When considering a parenting plan either to propose to the court as part of a contested hearing or when putting together a stipulated parenting plan, everyone must tackle the sticky issue of holiday parenting time. Most parties agree to “alternating holidays,” but the details of what that means are often much more complex. The following are a list of points to consider when making up a holiday parenting time schedule:
• Start by pulling a copy of the school calendar, even if your children aren’t quite school aged yet. A good parenting plan should last you several years and should account for school attendance. Many school districts are opting for more frequent short breaks rather than what you may have grown up with.
• When deciding who gets what holiday in what year, think in terms of school years, not calendar years. If, for example, you decide that in odd years, Mother should have Spring Break and Father should have Thanksgiving break, understand that this translates into one parent having both breaks for any given school year.
• If travel is going to be involved, either because you will want to visit relatives or because you have an interstate parenting plan, consider dividing the entire winter break every other year rather than breaking it into two.
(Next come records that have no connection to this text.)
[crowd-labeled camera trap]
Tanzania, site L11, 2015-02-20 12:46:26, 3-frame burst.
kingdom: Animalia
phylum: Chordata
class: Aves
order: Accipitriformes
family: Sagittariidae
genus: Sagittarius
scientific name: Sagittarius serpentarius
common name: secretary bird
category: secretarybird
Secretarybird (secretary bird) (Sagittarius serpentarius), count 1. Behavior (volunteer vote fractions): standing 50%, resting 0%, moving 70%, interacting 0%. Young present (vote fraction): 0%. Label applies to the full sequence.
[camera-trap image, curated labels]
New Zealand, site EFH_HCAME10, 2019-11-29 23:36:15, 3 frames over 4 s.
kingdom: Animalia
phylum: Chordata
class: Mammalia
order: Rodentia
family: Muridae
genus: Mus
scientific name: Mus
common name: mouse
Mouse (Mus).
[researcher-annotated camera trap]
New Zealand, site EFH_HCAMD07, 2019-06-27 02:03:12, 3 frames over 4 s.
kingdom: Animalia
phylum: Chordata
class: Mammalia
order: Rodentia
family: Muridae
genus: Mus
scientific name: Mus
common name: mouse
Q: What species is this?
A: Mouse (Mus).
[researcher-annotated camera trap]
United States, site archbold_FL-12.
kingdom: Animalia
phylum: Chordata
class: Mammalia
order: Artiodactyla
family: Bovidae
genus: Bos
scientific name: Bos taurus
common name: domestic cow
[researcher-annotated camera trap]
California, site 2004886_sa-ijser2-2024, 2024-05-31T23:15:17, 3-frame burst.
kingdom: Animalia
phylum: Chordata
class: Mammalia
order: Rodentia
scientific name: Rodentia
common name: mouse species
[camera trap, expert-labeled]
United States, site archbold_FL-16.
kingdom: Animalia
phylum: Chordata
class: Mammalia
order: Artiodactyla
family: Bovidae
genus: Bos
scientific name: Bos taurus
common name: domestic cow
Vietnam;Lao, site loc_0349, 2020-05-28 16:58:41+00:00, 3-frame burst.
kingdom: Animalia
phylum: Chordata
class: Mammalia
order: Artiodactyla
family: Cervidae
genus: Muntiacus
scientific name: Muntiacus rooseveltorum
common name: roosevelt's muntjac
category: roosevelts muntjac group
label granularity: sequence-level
Colorado is a very desirable place during the holidays which makes airfare extremely expensive. Conversely, New Year’s Day is one of the least expensive days to fly because there is very little demand for travel on that day.
• If you and the other parent are living in very close proximity, consider your holiday traditions. Some families consistently eat their Thanksgiving meal earlier in the day and some much later in the day. If there’s a possibility for splitting a holiday, this may be helpful in making that decision.
• For one day holidays, be specific about start and stop times and consider how you celebrate the holiday. If your tradition is to start the day off with breakfast, perhaps Mother’s day and Father’s day should be defined as 7:00pm on Saturday through 7:00pm on Sunday. If it’s a matter of dividing Fourth of July fireworks or Halloween trick-or-treating, you may want to define the holiday as 8:00am the day of the holiday until 8:00am the day after.